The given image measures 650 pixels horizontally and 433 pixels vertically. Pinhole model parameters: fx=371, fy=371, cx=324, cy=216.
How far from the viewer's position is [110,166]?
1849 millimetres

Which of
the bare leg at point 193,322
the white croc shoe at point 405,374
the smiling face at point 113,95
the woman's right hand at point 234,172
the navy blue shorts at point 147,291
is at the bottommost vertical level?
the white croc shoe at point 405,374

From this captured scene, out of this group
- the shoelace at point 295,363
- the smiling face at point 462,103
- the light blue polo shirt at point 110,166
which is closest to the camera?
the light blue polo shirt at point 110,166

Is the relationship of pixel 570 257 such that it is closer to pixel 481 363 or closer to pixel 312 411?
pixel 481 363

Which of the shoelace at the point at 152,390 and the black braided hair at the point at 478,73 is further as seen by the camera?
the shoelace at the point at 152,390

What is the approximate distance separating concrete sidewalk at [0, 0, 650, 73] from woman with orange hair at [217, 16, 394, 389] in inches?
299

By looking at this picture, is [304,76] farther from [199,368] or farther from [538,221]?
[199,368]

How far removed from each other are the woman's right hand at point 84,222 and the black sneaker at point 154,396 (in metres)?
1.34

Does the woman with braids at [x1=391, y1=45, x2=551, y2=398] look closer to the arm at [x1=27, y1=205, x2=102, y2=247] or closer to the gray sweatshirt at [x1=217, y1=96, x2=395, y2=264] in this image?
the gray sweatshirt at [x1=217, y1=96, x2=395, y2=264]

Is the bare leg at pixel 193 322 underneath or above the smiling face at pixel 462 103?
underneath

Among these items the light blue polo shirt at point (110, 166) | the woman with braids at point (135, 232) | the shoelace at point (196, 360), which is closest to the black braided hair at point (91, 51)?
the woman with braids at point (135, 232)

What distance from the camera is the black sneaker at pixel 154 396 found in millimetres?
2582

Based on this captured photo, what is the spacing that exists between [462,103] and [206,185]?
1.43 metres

The exercise: Copy out each line above, character for character.

Correct answer:
The given image measures 650 pixels horizontally and 433 pixels vertically. Pinhole model parameters: fx=371, fy=371, cx=324, cy=216.
How far from the viewer's position is [110,166]?
1849 millimetres

Which of
the bare leg at point 193,322
the white croc shoe at point 405,374
the smiling face at point 113,95
the woman's right hand at point 234,172
the navy blue shorts at point 147,291
is at the bottommost vertical level?
the white croc shoe at point 405,374

From this captured scene, out of this group
- the shoelace at point 295,363
- the smiling face at point 462,103
- the light blue polo shirt at point 110,166
which is closest to the camera?
the light blue polo shirt at point 110,166

Is the relationship of pixel 570 257 such that it is closer to pixel 481 363 or closer to pixel 312 411?
pixel 481 363

Which of the shoelace at the point at 152,390 and the black braided hair at the point at 478,73 is further as seen by the camera?
the shoelace at the point at 152,390

What is the approximate distance separating concrete sidewalk at [0, 0, 650, 73] from woman with orange hair at [217, 16, 394, 389] in inches?
299

By looking at this picture, is [304,76] farther from [199,368] or farther from [538,221]?
[199,368]

How far removed from each other are the woman's right hand at point 84,222 and the black sneaker at point 154,396 (in metres)?
1.34

Does the woman with braids at [x1=391, y1=45, x2=551, y2=398] look closer to the arm at [x1=27, y1=205, x2=102, y2=247] or closer to the gray sweatshirt at [x1=217, y1=96, x2=395, y2=264] in this image?
the gray sweatshirt at [x1=217, y1=96, x2=395, y2=264]

Is the bare leg at pixel 193 322 underneath or above the smiling face at pixel 462 103?
underneath

Among these items the light blue polo shirt at point (110, 166) | the woman with braids at point (135, 232) | the shoelace at point (196, 360), which is closest to the black braided hair at point (91, 51)?
the woman with braids at point (135, 232)

What distance from the camera is the black sneaker at pixel 154 396 found in millimetres?
2582

Based on this captured photo, what is the spacing that exists between [462,103] and [206,185]?
1.43 metres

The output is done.